[Saved data entries]
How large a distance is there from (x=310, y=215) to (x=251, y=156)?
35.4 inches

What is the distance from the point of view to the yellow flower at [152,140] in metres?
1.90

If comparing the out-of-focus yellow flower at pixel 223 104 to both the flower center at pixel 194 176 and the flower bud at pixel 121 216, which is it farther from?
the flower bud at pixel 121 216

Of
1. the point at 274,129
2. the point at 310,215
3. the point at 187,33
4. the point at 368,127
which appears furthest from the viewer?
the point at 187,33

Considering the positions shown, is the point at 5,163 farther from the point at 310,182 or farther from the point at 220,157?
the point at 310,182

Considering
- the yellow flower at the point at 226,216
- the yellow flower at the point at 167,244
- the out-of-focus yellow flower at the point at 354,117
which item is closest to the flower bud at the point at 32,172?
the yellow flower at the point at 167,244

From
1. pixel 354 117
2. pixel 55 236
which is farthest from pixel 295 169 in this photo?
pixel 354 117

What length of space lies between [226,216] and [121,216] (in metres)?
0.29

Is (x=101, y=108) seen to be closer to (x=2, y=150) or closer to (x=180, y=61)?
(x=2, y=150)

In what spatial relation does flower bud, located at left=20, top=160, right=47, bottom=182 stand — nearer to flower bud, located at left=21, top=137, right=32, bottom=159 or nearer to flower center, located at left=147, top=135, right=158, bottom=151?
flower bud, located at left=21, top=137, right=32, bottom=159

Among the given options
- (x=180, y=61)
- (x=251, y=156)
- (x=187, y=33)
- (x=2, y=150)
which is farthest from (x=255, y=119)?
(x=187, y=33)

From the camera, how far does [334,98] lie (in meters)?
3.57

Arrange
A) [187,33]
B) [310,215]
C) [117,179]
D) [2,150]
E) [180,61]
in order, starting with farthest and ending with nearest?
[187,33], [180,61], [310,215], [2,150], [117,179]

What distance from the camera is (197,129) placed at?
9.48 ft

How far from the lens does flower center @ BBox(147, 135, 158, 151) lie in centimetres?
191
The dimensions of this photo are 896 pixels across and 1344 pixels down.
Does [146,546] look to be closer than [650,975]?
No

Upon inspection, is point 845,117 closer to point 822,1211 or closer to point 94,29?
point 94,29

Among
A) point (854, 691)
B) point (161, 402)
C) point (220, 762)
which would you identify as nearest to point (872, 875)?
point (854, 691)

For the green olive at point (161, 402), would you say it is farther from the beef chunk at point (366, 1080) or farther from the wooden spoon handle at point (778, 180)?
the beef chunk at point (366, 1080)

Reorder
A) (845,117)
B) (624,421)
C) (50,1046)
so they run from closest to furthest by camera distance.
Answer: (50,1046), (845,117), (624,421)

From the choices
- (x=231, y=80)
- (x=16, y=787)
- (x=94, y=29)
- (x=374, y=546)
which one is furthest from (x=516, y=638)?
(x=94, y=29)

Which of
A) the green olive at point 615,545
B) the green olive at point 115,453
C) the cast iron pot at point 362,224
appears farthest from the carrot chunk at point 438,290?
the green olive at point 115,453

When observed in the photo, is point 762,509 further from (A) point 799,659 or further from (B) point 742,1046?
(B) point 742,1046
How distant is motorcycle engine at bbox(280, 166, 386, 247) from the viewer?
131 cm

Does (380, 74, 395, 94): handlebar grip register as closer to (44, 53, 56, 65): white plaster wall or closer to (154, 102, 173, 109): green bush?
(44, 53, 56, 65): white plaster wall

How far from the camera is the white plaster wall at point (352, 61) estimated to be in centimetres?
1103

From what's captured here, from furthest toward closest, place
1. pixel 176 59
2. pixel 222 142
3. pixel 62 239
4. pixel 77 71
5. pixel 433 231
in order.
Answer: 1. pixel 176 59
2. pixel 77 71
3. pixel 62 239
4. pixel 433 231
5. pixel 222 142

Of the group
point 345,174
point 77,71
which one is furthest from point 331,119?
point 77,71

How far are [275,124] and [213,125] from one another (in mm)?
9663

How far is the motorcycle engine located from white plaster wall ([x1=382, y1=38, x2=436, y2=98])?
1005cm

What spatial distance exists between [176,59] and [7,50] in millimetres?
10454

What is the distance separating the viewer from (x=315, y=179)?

### Short exercise
Give back every line of the material above, word for word and without any changes.

### Completed exercise
How large a distance is there from (x=310, y=215) to (x=251, y=156)?
35.4 inches

What is the distance from the point of view to the yellow flower at [152,140] in metres?
1.90

If comparing the out-of-focus yellow flower at pixel 223 104 to both the flower center at pixel 194 176 and the flower bud at pixel 121 216, which is it farther from?
the flower bud at pixel 121 216

Of
1. the point at 274,129
2. the point at 310,215
3. the point at 187,33
4. the point at 368,127
which appears furthest from the viewer?
the point at 187,33

Considering the positions shown, is the point at 5,163 farther from the point at 310,182 or farther from the point at 220,157?
the point at 310,182

Considering
- the yellow flower at the point at 226,216
- the yellow flower at the point at 167,244
- the out-of-focus yellow flower at the point at 354,117
which item is closest to the flower bud at the point at 32,172?
the yellow flower at the point at 167,244

From
1. pixel 354 117
2. pixel 55 236
which is farthest from pixel 295 169 in this photo?
pixel 354 117

What length of space lies between [226,216] and [121,216] (in metres)?
0.29

Is (x=101, y=108) seen to be closer to (x=2, y=150) or closer to (x=180, y=61)?
(x=2, y=150)

In what spatial relation does flower bud, located at left=20, top=160, right=47, bottom=182 stand — nearer to flower bud, located at left=21, top=137, right=32, bottom=159 or nearer to flower center, located at left=147, top=135, right=158, bottom=151?
flower bud, located at left=21, top=137, right=32, bottom=159

Among the given options
- (x=180, y=61)
- (x=251, y=156)
- (x=187, y=33)
- (x=2, y=150)
which is farthest from (x=255, y=119)?
(x=187, y=33)

From the camera, how far does [334,98] lie (in meters)?
3.57

Arrange
A) [187,33]
B) [310,215]
C) [117,179]
D) [2,150]
E) [180,61]
in order, starting with farthest and ending with nearest?
[187,33], [180,61], [310,215], [2,150], [117,179]

What distance from the camera is (197,129) placed at?
9.48 ft

How far from the lens does flower center @ BBox(147, 135, 158, 151) lie in centimetres?
191
The dimensions of this photo are 896 pixels across and 1344 pixels down.
Does [146,546] look to be closer than [650,975]?
No

Upon inspection, is point 845,117 closer to point 822,1211 or closer to point 94,29?
point 94,29

Among
A) point (854, 691)
B) point (161, 402)
C) point (220, 762)
which would you identify as nearest to point (872, 875)?
point (854, 691)

For the green olive at point (161, 402), would you say it is farther from the beef chunk at point (366, 1080) or farther from the wooden spoon handle at point (778, 180)?
the beef chunk at point (366, 1080)

Reorder
A) (845,117)
B) (624,421)
C) (50,1046)
so they run from closest to furthest by camera distance.
Answer: (50,1046), (845,117), (624,421)

From the choices
- (x=231, y=80)
- (x=16, y=787)
- (x=94, y=29)
- (x=374, y=546)
which one is furthest from (x=516, y=638)?
(x=94, y=29)

Which of
A) the green olive at point 615,545
B) the green olive at point 115,453
C) the cast iron pot at point 362,224
appears farthest from the carrot chunk at point 438,290?
the green olive at point 115,453

When observed in the photo, is point 762,509 further from (A) point 799,659 or further from (B) point 742,1046?
(B) point 742,1046
How distant is motorcycle engine at bbox(280, 166, 386, 247) from the viewer?
131 cm

Does (380, 74, 395, 94): handlebar grip register as closer to (44, 53, 56, 65): white plaster wall or closer to (154, 102, 173, 109): green bush?
(44, 53, 56, 65): white plaster wall

How far from the camera is the white plaster wall at point (352, 61) estimated to be in centimetres?
1103

From what's captured here, from furthest toward closest, place
1. pixel 176 59
2. pixel 222 142
3. pixel 62 239
4. pixel 77 71
5. pixel 433 231
in order.
Answer: 1. pixel 176 59
2. pixel 77 71
3. pixel 62 239
4. pixel 433 231
5. pixel 222 142

Of the group
point 345,174
point 77,71
which one is furthest from point 331,119?
point 77,71

How far are [275,124] and [213,125] from one another (in mm)?
9663

How far is the motorcycle engine located from white plaster wall ([x1=382, y1=38, x2=436, y2=98])?
1005cm

What spatial distance exists between [176,59] and [7,50] in millimetres?
10454

What is the distance separating the viewer from (x=315, y=179)?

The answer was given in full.